Я ничего не ответил. Чувствовалось, что Маргенон сильно раздражен. Стоны сменились напряженным молчанием. Я мысленно махнул на обидчивость Маргенона рукой и продолжил вчитываться в информацию на упаковке.
– Странно… – вырвалось у меня после того, как я тщательно обследовал каждую строчку.
– Ну, что теперь? – раздался уставший голос Маргенона.
– Я заметил, что у продуктов нет срока годности. В детстве у меня частенько болел живот… И еще – помню, мама говорила мне: «Не ешь колбасу. Она испортилась». Обычно после просроченной колбасы живот и болел…
– Так то было в детстве. Теперь-то ты взрослый. Что у тебя может болеть?
Я прислушался к себе. У меня действительно ничего не болело. Я чувствовал себя столь превосходно, что готов был жить вечно, если поступит соответствующее распоряжение. Но дело было совсем не в этом. Мучило меня совершенно иное:
– Слушай, Маргеша, а где дети? У нас целый город взрослых, но ни одного ребенка!
– Не знаю… Наверное, в каком-нибудь детском институте проблем Вселенной… Или институте детских проблем Вселенной.
– А может, в детях больше нет необходимости? – предположил я. – Какая у них функция? Какую роль выполняет их присутствие в обществе? Может, в их функции надобности больше нет? Потому и их нет? Откуда вообще берутся дети? Откуда беремся мы, взрослые?
Маргенон что-то прикинул в уме и как-то неуверенно, чуть ли не уклончиво, ответил:
– Я слышал что-то про аистов и капусту. Аисты выращивают детей на капустных грядках. Вроде так… Да – точно.
– На капустных грядках?! Из чего же они их выращивают?
– Ну… возможно, из капусты и выращивают.
– То есть когда мы…мы едим капусту, мы едим будущих людей? Так что ли?!
– Выходит, так. Ты когда кочерыжку вырезаешь, она тебе маленького человечка не напоминает?
– Какой ужас! – вырвалось у меня: до этого момента сладкие кочерыжки я обожал, теперь же чувствовал себя преступником, фактически – убийцей. – Погоди, но разве так бывает? Разве это возможно?
– Душечка, – спокойно пояснил Маргенон, – я ведь сказал, что слышал, а не знаю наверняка.
– Да-да…
От его слов мне полегчало. Быть кочерыжкой, выращенной на грядке аистами, мне почему-то не хотелось. В другой какой день, может, и захотелось бы, но сегодня – нет.

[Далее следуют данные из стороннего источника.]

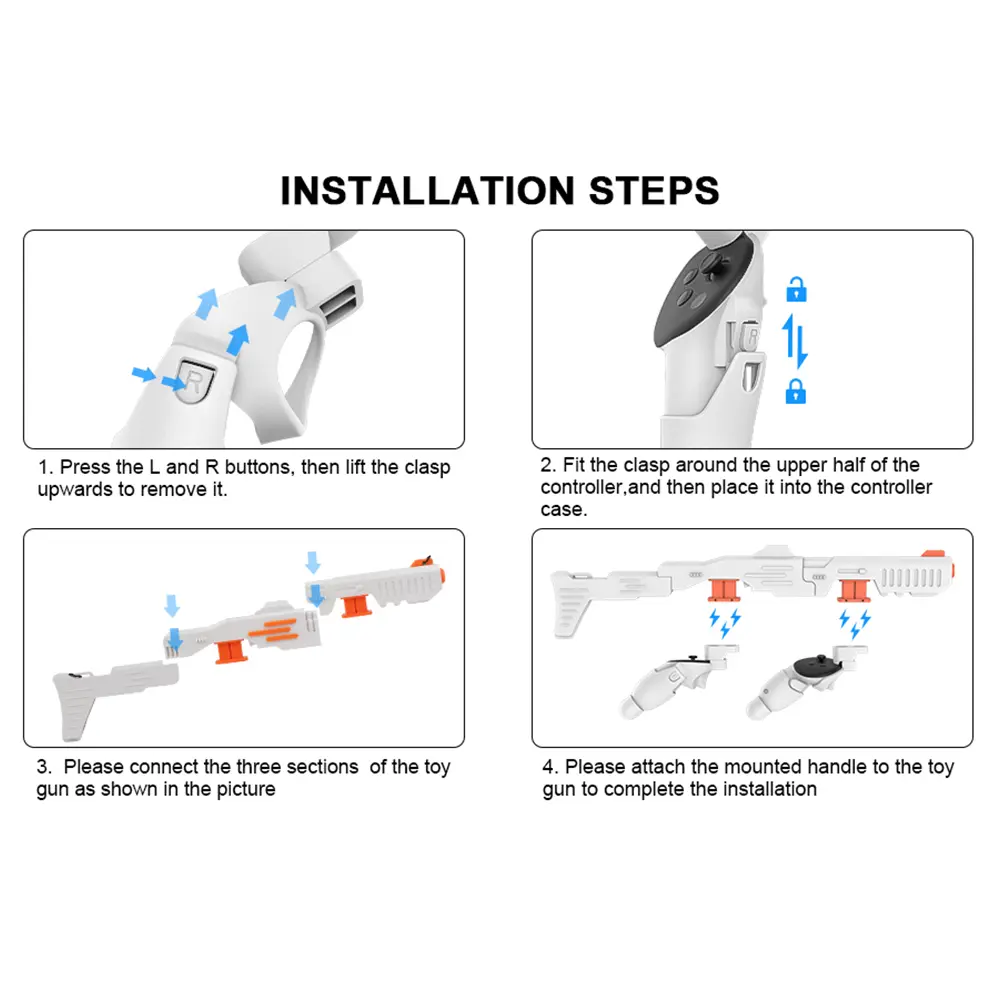 INSTALLATION STEPS

R

1. Press the L and R buttons, then lift the clasp upwards to remove it.

R

2. Fit the clasp around the upper half of the controller,and then place it into the controller case.

3.  Please connect the three sections  of the toy gun as shown in the picture

4. Please attach the mounted handle to the toy gun to complete the installation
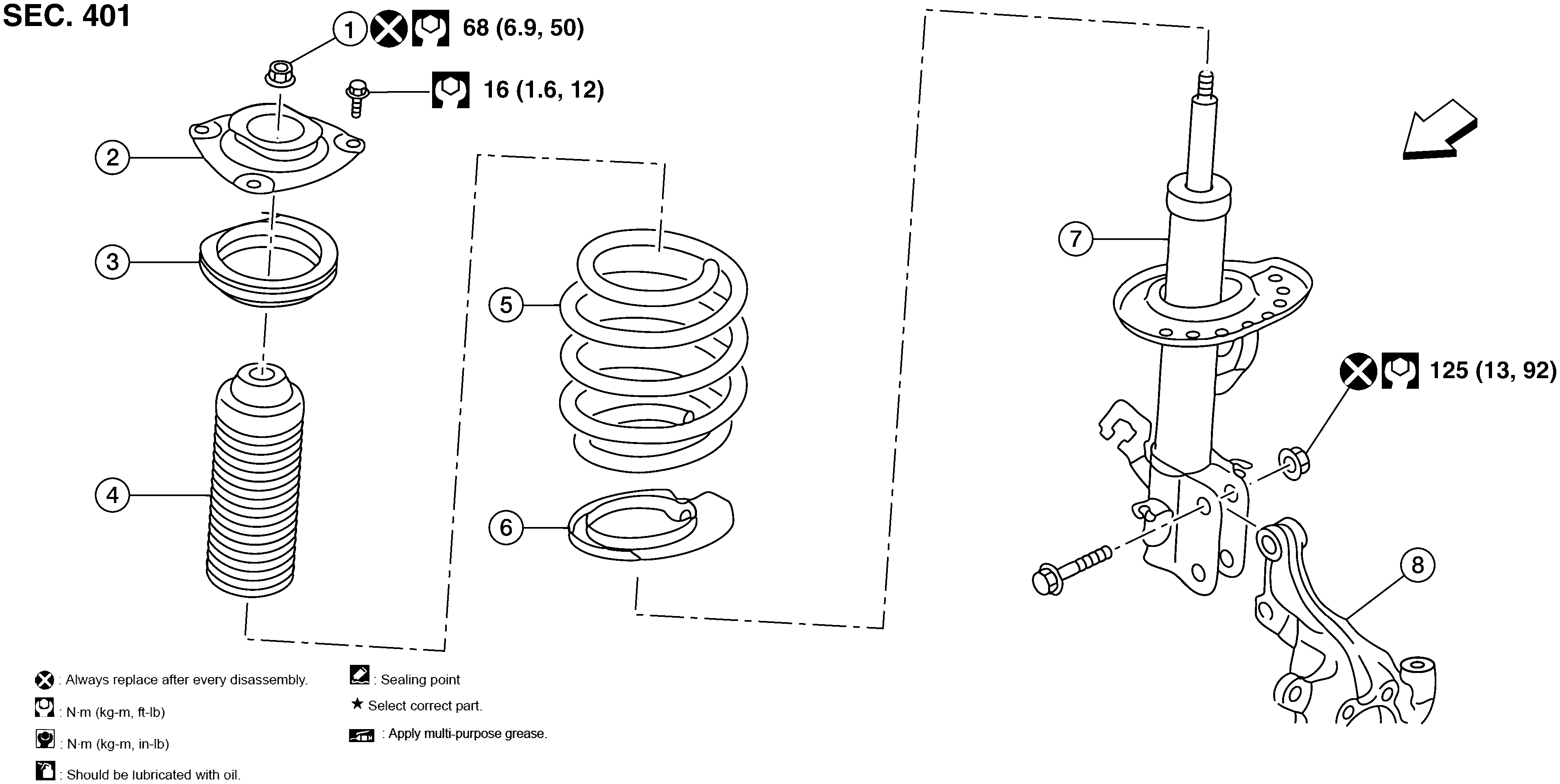 SEC. 401

1

68 (6.9, 50)

16 (1.6, 12)

2

3

4

5

6

7

125 (13, 92)

8

: Always replace after every disassembly.

: N·m (kg-m, ft-lb)

: N·m (kg-m, in-lb)

: Should be lubricated with oil.

: Sealing point

★ Select correct part.

: Apply multi-purpose grease.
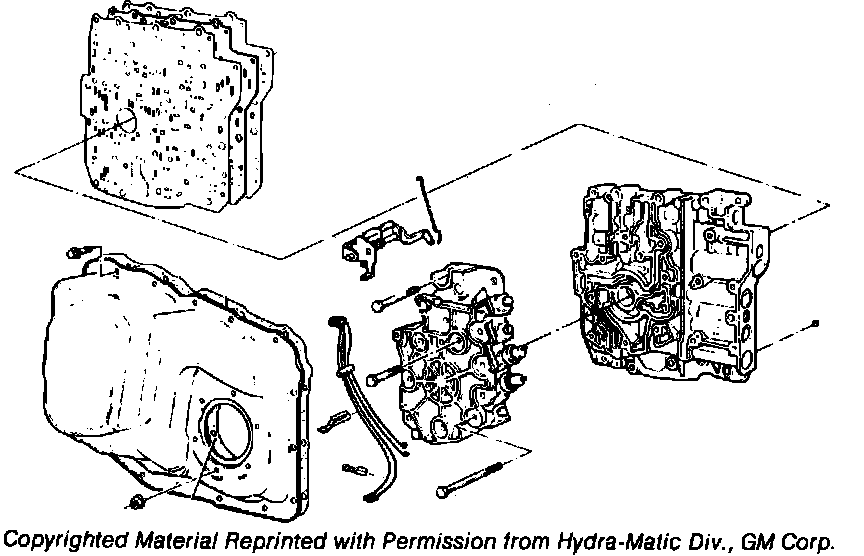 Copyrighted Material Reprinted with Permission from Hydra-Matic Div., GM Corp.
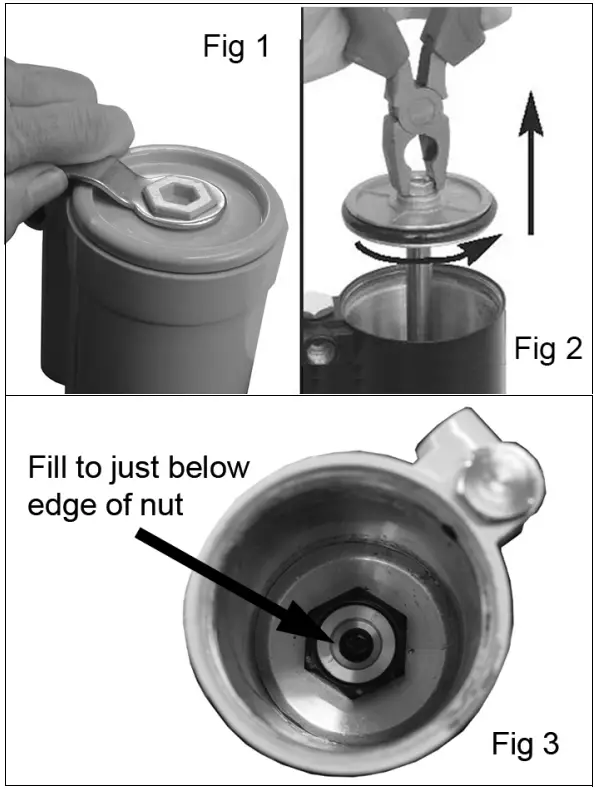 Fig 1

Fig 2

Fill to just below edge of nut

Fig 3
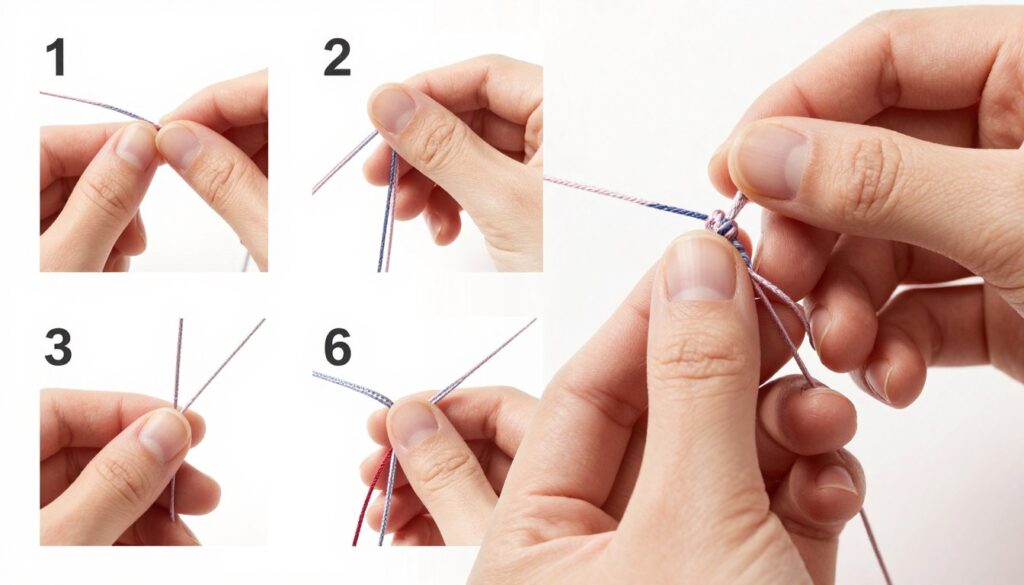 1

2

3

6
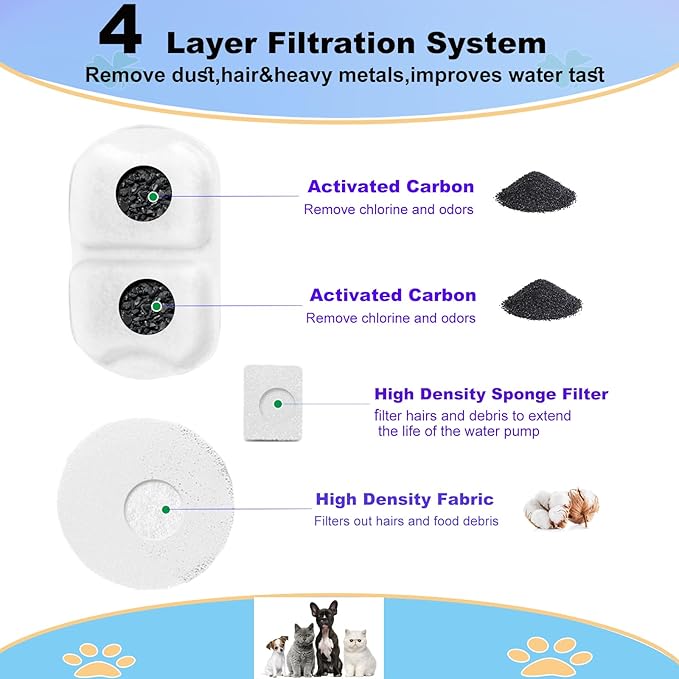 4 Layer Filtration System

Remove dust,hair&heavy metals,improves water tast

Activated Carbon

Remove chlorine and odors

Activated Carbon

Remove chlorine and odors

High Density Sponge Filter

filter hairs and debris to extend the life of the water pump

High Density Fabric

Filters out hairs and food debris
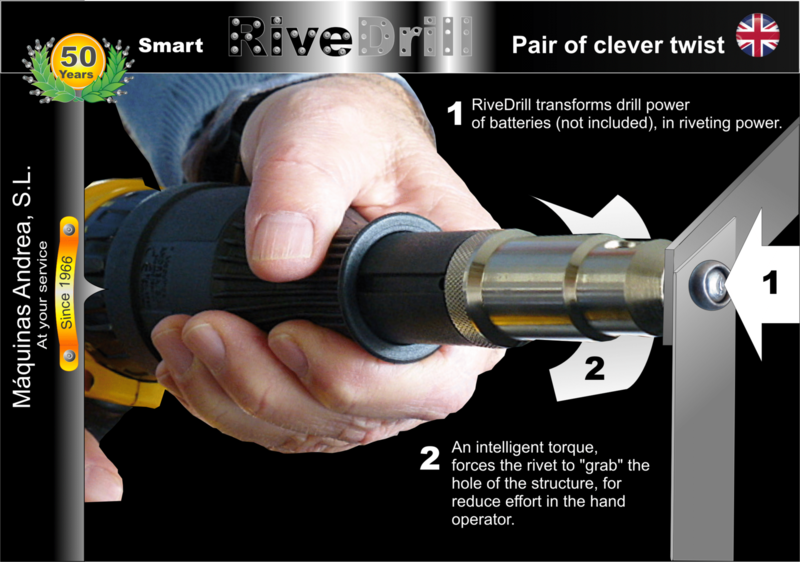 50 Years

Smart RiveDrill Pair of clever twist

Máquinas Andrea, S.L.
At your service
Since 1966

1 RiveDrill transforms drill power of batteries (not included), in riveting power.

1

2

2 An intelligent torque, forces the rivet to "grab" the hole of the structure, for reduce effort in the hand operator.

Зато мне очень захотелось поделиться с Маргеноном одной своей тайной, к которой этот разговор невзначай подвел мои мысли. Закавыка была в том, что к этому моменту моя репутация в его глазах, должно быть, приравнялась к репутации еретика. Своими параноидными признаниями я мог бы очернить ее окончательно…
Внезапно я как бы раздвоился. Одной части меня стало совершенно наплевать на подобные тонкости – ей на все стало наплевать, все казалось далеким, нелепым, ничтожным. Мне осталось только раскрыть рот и выпалить:
– Знаешь, иногда мне кажется, что я схожу с ума!
– То есть? – Маргенон резко развернулся в мою сторону.
– Да мои детские воспоминания… – пояснил я. – У меня такое чувство, что я был… я был не одним ребенком. Вот я вижу свое отражение в зеркале. Я то мальчик, то… то девочка… И не один мальчик или девочка! А может, десятки, десятки!
Последние слова я от отчаяния то ли выкрикнул, то ли проревел, словно дикий зверь, гибнущий в топи и посылающий миру последнее свидетельство своего существования.
Все вокруг повернулись в нашу сторону. Многие приподнялись с мест.
– Тихо, тихо… – Маргенон уже стоял надо мною и сжимал мне плечо. – Ты не поверишь… У меня то же самое!
– Что?! – Я не мог поверить, что слышу это от Маргенона.
– Дети… – яростно зашептал тот. – Я думал, у меня шизофрения.
– Может, нам обратиться к врачам?
– Врачей нет, ты же знаешь.
– Знаю… А что – и никогда не было?
Маргеша лишь пожал плечами.
– Но ведь это все странно… Я знаю, что врачи должны быть. Я в этом уверен!
– Тсс! – зашипел Маргенон. – Я и сам это понимаю. Это какая-то головоломка нашего сознания. Может, это наши предыдущие жизни? Может, мы их помним?
– Нет, здесь нечто позаковыристее переселения душ… – Тут мне весьма кстати вспомнились события вчерашнего вечера: – Маргеша, а можно, я посмотрю твои детские воспоминания?